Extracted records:
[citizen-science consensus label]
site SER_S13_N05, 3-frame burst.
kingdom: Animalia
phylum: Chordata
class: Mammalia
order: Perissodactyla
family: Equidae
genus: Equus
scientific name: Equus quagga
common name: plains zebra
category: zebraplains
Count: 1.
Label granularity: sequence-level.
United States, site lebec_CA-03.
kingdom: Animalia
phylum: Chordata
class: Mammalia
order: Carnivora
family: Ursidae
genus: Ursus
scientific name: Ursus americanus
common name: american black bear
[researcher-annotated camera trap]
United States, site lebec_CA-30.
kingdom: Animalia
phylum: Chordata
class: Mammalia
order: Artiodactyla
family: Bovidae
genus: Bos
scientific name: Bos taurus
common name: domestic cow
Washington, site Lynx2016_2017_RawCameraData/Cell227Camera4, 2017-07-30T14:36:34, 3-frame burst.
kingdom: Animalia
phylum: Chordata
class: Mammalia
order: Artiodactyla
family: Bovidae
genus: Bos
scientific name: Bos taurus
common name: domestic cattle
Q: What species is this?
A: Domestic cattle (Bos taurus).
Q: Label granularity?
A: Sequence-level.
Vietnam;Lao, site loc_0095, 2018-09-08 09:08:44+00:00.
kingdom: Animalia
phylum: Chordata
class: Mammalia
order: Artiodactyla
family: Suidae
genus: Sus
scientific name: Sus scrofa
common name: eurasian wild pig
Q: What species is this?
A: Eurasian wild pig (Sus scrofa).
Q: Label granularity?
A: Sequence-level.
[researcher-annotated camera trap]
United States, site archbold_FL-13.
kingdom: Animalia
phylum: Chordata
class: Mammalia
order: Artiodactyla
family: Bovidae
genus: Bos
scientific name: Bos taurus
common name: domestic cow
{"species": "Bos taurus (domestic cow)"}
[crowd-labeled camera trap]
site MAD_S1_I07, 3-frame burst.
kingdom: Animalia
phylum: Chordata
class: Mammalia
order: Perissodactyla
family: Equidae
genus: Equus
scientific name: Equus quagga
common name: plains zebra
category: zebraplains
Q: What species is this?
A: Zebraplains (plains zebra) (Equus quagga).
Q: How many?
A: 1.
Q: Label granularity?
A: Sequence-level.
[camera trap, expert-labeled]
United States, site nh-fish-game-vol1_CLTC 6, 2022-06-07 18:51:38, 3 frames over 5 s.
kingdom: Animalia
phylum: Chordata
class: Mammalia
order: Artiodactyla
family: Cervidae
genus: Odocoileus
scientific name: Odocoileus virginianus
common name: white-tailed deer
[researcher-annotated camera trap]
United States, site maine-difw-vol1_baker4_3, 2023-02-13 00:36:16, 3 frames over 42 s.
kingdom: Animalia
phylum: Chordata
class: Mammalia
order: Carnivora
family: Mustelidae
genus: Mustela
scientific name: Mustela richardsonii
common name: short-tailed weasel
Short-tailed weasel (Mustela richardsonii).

▶ _Problem details_:
The whole of the data is to be copied out word for word.

▶ _Worked solution_:
[citizen-science consensus label]
site SER_S13_N05, 3-frame burst.
kingdom: Animalia
phylum: Chordata
class: Mammalia
order: Perissodactyla
family: Equidae
genus: Equus
scientific name: Equus quagga
common name: plains zebra
category: zebraplains
Count: 1.
Label granularity: sequence-level.
United States, site lebec_CA-03.
kingdom: Animalia
phylum: Chordata
class: Mammalia
order: Carnivora
family: Ursidae
genus: Ursus
scientific name: Ursus americanus
common name: american black bear
[researcher-annotated camera trap]
United States, site lebec_CA-30.
kingdom: Animalia
phylum: Chordata
class: Mammalia
order: Artiodactyla
family: Bovidae
genus: Bos
scientific name: Bos taurus
common name: domestic cow
Washington, site Lynx2016_2017_RawCameraData/Cell227Camera4, 2017-07-30T14:36:34, 3-frame burst.
kingdom: Animalia
phylum: Chordata
class: Mammalia
order: Artiodactyla
family: Bovidae
genus: Bos
scientific name: Bos taurus
common name: domestic cattle
Q: What species is this?
A: Domestic cattle (Bos taurus).
Q: Label granularity?
A: Sequence-level.
Vietnam;Lao, site loc_0095, 2018-09-08 09:08:44+00:00.
kingdom: Animalia
phylum: Chordata
class: Mammalia
order: Artiodactyla
family: Suidae
genus: Sus
scientific name: Sus scrofa
common name: eurasian wild pig
Q: What species is this?
A: Eurasian wild pig (Sus scrofa).
Q: Label granularity?
A: Sequence-level.
[researcher-annotated camera trap]
United States, site archbold_FL-13.
kingdom: Animalia
phylum: Chordata
class: Mammalia
order: Artiodactyla
family: Bovidae
genus: Bos
scientific name: Bos taurus
common name: domestic cow
{"species": "Bos taurus (domestic cow)"}
[crowd-labeled camera trap]
site MAD_S1_I07, 3-frame burst.
kingdom: Animalia
phylum: Chordata
class: Mammalia
order: Perissodactyla
family: Equidae
genus: Equus
scientific name: Equus quagga
common name: plains zebra
category: zebraplains
Q: What species is this?
A: Zebraplains (plains zebra) (Equus quagga).
Q: How many?
A: 1.
Q: Label granularity?
A: Sequence-level.
[camera trap, expert-labeled]
United States, site nh-fish-game-vol1_CLTC 6, 2022-06-07 18:51:38, 3 frames over 5 s.
kingdom: Animalia
phylum: Chordata
class: Mammalia
order: Artiodactyla
family: Cervidae
genus: Odocoileus
scientific name: Odocoileus virginianus
common name: white-tailed deer
[researcher-annotated camera trap]
United States, site maine-difw-vol1_baker4_3, 2023-02-13 00:36:16, 3 frames over 42 s.
kingdom: Animalia
phylum: Chordata
class: Mammalia
order: Carnivora
family: Mustelidae
genus: Mustela
scientific name: Mustela richardsonii
common name: short-tailed weasel
Short-tailed weasel (Mustela richardsonii).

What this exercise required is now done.